Kim, Hyung-Chan, Dictionary of Asian American History, New York: Greenwood Press,1986


HINDU CONSPIRACY, 1914-1917 (also known as the Hindu-German Conspiracy), a revolutionary plot hatched by a group of Indian revolutionaries to overthrow British rule in India.  The base for this movement was created on the West Coast of the United States.  Indian students in the United States, Sikh peasants, and political refugees from India formed an organization known as the Hindu Association of the Pacific Coast, * which not only offered scholarships to Indian students to come to the United States for their study, but also published a weekly paper called the Ghadar, in order to propagandize the organization’s effort for India’s independence.  Soon the association gave rise to the founding of the Ghadar Revolutionary Party, * and the leadership of the party went to a twenty-eight-year-old Oxford-educated Indian, Har Dayal, * who came to America in February 1911.  His revolutionary activities in relation to the Ghadar Party made him a persona non grata in the eyes of U.S. immigration officials, who placed him under arrest in March 1914.  Before government officials could deport him to India where he could be tried for his revolutionary activities, he fled to Switzerland.  Another member of the Ghadar Party, Ram Chandra, then assumed party leadership.

            The outbreak of World War I in 1914 had a positive effect on the revolutionary activities of the association and the plot to overthrow British colonial rule in India.  After much hesitation, Har Dayal went to Berlin in January 1915 where he joined people working on the Indian Independence Committee, which was founded under the direction of Alfred Zimmerman, who served as director of Foreign Affairs for Germany.  Zimmerman sought to gain control of all groups working toward Indian Independence.

            Meanwhile in California, Ram Chandra, now the leader of the Ghadar Party, decided to take action independently of Berlin.  He smoothed over differences between Muslims and Hindus, and recruited Jawala Singh to lead an expedition to smuggle arms and revolutionaries into India.  Under Signh’s leadership, a group of sixty Indian left San Francisco on the S.S. Korea, bound for Calcutta.  The ship went first to Canton, China, where it picked up more Indians, bringing the crew up to 150.  Upon arrival in Calcutta, Singh and others were arrested, and the expedition ended in failure.

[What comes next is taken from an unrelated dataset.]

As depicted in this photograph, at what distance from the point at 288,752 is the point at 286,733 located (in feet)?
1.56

            Cerlin Sent another Indian, Heramba Lal Gupta* to assume the leadership of the plot in the United States, where he was instructed to recruit Indians and obtain arms to ship to India.  First, Gupta negotiated with representatives from the National Chinese government for arms, but he did not succeed.  Then, he went to Japan to seek Japanese cooperation in obtaining arms for India, but Japan tried to turn him in to the British government.  Gupta was then replaced by Chandra K. Chakravarty, who organized the Pan Asiatic League as a means of recruiting Indians from Japan and the West Indies.  Chakravarty’s activities were closely monitored by William Wiseman, chief of British intelligence in the Untied States, who informed the New York City Police of a bomb plot.  Chakravarty’s office was raided by police, and he was arrested on March 6, 1917, for violation of U.S. neutrality laws.  The plot, hatched with so much hope for India’s independence withered after his arrest.  Indian revolutionaries were put under arrest in many parts of the United States, as government officials came to know the names provided by Chakravarty.